== Document segment ==
-- BEGIN --
Another way to protect the credibility of CAs is by creating standard-making bodies and collaborative ventures such as the CA Security Council (CASC), see https://casecurity.org/casc/ and the CA/Browser Forum: https://cabforum.org/. The latter produced the Extended Validation as a means to guarantee that only CAs which undergo an independent audit, whose juridical status has been checked and verified, will emit Extended Validation certificates.

However, none of the above offers a generic and final solution to the problem of the individual’s digital identity in cyberspace. All it does is offering an endless cycle of username and password creation, defying the more robust memory to keep them all under control and piling-up personal data all over the Internet, without guarantees with regard to the level of protection and the ownership of data.

Privacy has become a growing concern. The European Union recently enacted a law on personal data protection – known as the GDPR – that endows the individual user with robust rights over personal data. This law is already influencing legislation on other jurisdictions. However, it remains to be seen whether the problem will be solved legally or by the introduction of new technologies.

Finally, there is a debate concerning the advantages that cyberspace offers to use pseudonyms, create avatars or avoid identification as a means to foster and protect freedom of expression.

Conclusion: Certification Authorities are trusted third parties that offer a reasonable degree of trust, but their authority to legally validate the identity of an individual is limited since there is not a binding link to the civil, state-issued identity of the individual. All the system cares about is that there is a concordance between the Public and the Private Key, not who the user is. However, this is the mechanism commonly employed to create trust on-line with a relative degree of identity involved.

Electronic signatures – a higher degree of digital identity

Using the same PKI technology, with certain upgraded features, some qualified Certification Authorities offer – for a fee – the service of electronically signing on-line. In this case, there is a legally standing link to the civil identity of the individual, which must be guaranteed by the third trusted party, i.e. the qualified Certification Authority.
-- END --
== Source material ==
-- BEGIN --
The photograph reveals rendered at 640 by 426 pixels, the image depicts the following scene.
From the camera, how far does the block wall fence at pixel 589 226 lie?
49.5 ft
-- END --
== Exercises to complete ==
1. Answer these questions from the digital identity text:
(a) Which body produced the Extended Validation?
(b) By what name is the European Union's recent law on personal data protection known?
(c) According to the conclusion, what is the only thing the system cares about?
2. Retype the digital identity text from "Privacy has become" up to and including "freedom of expression.".
The listing is separate material, apart from the digital identity text.

== Responses by task ==
1.
(a) The CA/Browser Forum.
(b) The GDPR.
(c) That there is a concordance between the Public and the Private Key, not who the user is.

2.
Privacy has become a growing concern. The European Union recently enacted a law on personal data protection – known as the GDPR – that endows the individual user with robust rights over personal data. This law is already influencing legislation on other jurisdictions. However, it remains to be seen whether the problem will be solved legally or by the introduction of new technologies.

Finally, there is a debate concerning the advantages that cyberspace offers to use pseudonyms, create avatars or avoid identification as a means to foster and protect freedom of expression.